A presidential act of piracy

Tuesday, June 22, 2010

I am rarely known as a great lover of oil companies or as a defender of their faith. Indeed, I have in recent years devoted my fortune, efforts and all waking energies to the development of disruptive technologies designed specifically to effect their total obsolescence.

We produce videos on how to convert your car to electric drive. If we can influence sufficient men of vigor to do so, the dependence on foreign oil will be entirely eliminated, and most of the world's largest and most profitable companies will be largely marginalized. I cannot imagine a picture with me serving as flag waver for any oil company.

That said, I have just witnessed the widely lauded "presidential" bold initiative in calling BP's chief executive officer on the carpet in the Oval Office to extract a $20 billion tribute with unspeakable embarrassment and shame.

There can be no question it was involuntary. Indeed, our elected head of state announced both his intention and the dollar figure on national television the evening before the meeting. That BP acceded to his demand poses poor surprise. As such, it serves as a public example of executive piracy, placing the United States on a moral plane with Somalian pirates, holding captive tourists ransom for cash.

From our first agreement of the various states to act as one nation, we are founded on the principle of a nation of laws and not of rulers. We intentionally, and at a time when it was truly an innovation, gave up the efficiencies of royal decree and law as the whim of one trusted leader, be it king or despot. Instead, we were to be ruled by agreed laws and regulations created by our elected representatives, in concert, and enforced in as just manner as a Byzantine system of checks and balances could ensure, however imperfectly.

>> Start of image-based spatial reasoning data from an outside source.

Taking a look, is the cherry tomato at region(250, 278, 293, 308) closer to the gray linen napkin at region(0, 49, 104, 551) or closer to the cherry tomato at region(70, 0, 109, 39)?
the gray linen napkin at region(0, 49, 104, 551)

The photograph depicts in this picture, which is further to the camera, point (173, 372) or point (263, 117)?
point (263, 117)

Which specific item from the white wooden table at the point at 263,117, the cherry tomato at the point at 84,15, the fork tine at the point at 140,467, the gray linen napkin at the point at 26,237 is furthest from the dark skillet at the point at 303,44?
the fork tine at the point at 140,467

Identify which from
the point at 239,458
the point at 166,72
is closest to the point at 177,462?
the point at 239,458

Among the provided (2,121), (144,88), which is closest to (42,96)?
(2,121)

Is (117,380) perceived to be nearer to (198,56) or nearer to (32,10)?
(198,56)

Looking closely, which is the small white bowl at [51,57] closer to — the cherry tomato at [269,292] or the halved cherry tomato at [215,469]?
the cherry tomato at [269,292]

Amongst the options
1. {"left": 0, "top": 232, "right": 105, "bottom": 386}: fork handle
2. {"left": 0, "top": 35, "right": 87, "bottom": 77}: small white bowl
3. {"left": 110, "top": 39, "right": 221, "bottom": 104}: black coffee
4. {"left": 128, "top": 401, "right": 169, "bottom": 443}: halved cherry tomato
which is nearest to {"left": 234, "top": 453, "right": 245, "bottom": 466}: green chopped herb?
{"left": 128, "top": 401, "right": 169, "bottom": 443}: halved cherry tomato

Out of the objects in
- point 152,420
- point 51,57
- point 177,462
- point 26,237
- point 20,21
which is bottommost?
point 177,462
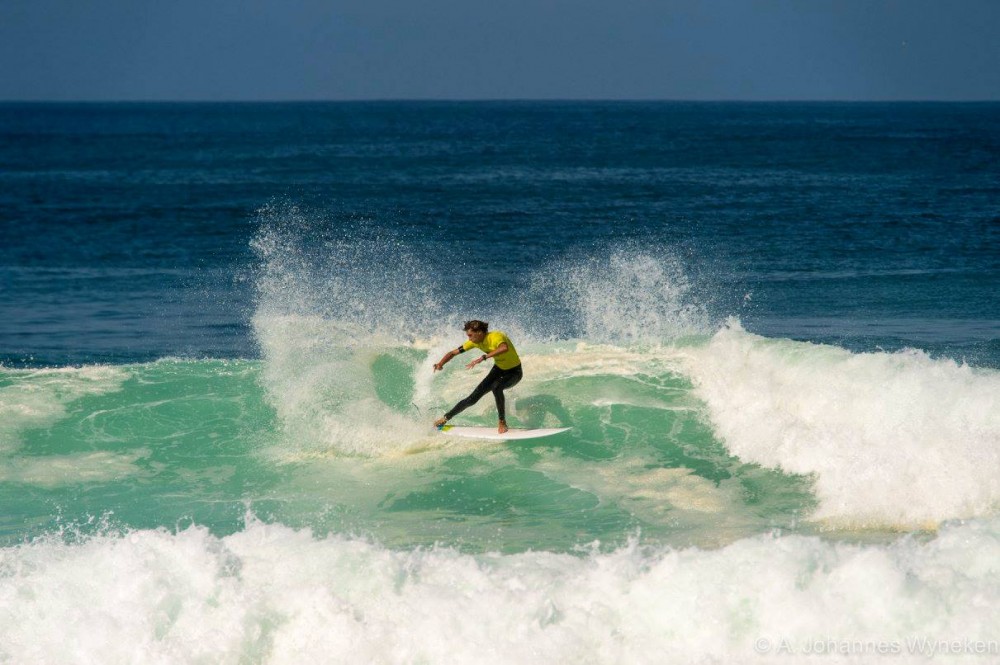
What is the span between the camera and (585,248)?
2916 centimetres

President Obama's shakedown of BP represents a scurrilous and craven act more akin to organized crime and neighborhood protection rackets. With no due process of law or even an allusion to one, he summarily threatened BP and demanded a tribute of $20 billion with no strings attached. All this for the sake of appearing to do something presidential in the face of a technical problem he is ill equipped as "neighborhood organizer" to deal with.

In stereotypical fashion, he fell back on soliciting a "sponsorship" from a "corporation" to fund his plans. But his use of presidential power and the weight of the United States government to coerce the "contribution" in this case constitutes piracy, and more broadly high treason, with scant room for intellectual remove or debate.

With deep embarrassment, I do apologize publicly and in all sincerity for the actions of my president, and to any and all who will hear. This is not who we are as a people, nor as a land, nor as a nation.

As to President Obama, nothing less than his immediate resignation from office will suffice, herein called for this date.

I would urge his successor to return these ill-gotten gains immediately and proceed in dealing with this situation, and with BP, in lawful fashion as the designated spokesman and executive officer for the republic.

As to the overly and utterly predictable moronic response: It matters not who they are or what they have done. It does matter who we are, and what we do.

Jack Rickard is a Cape Girardeau resident.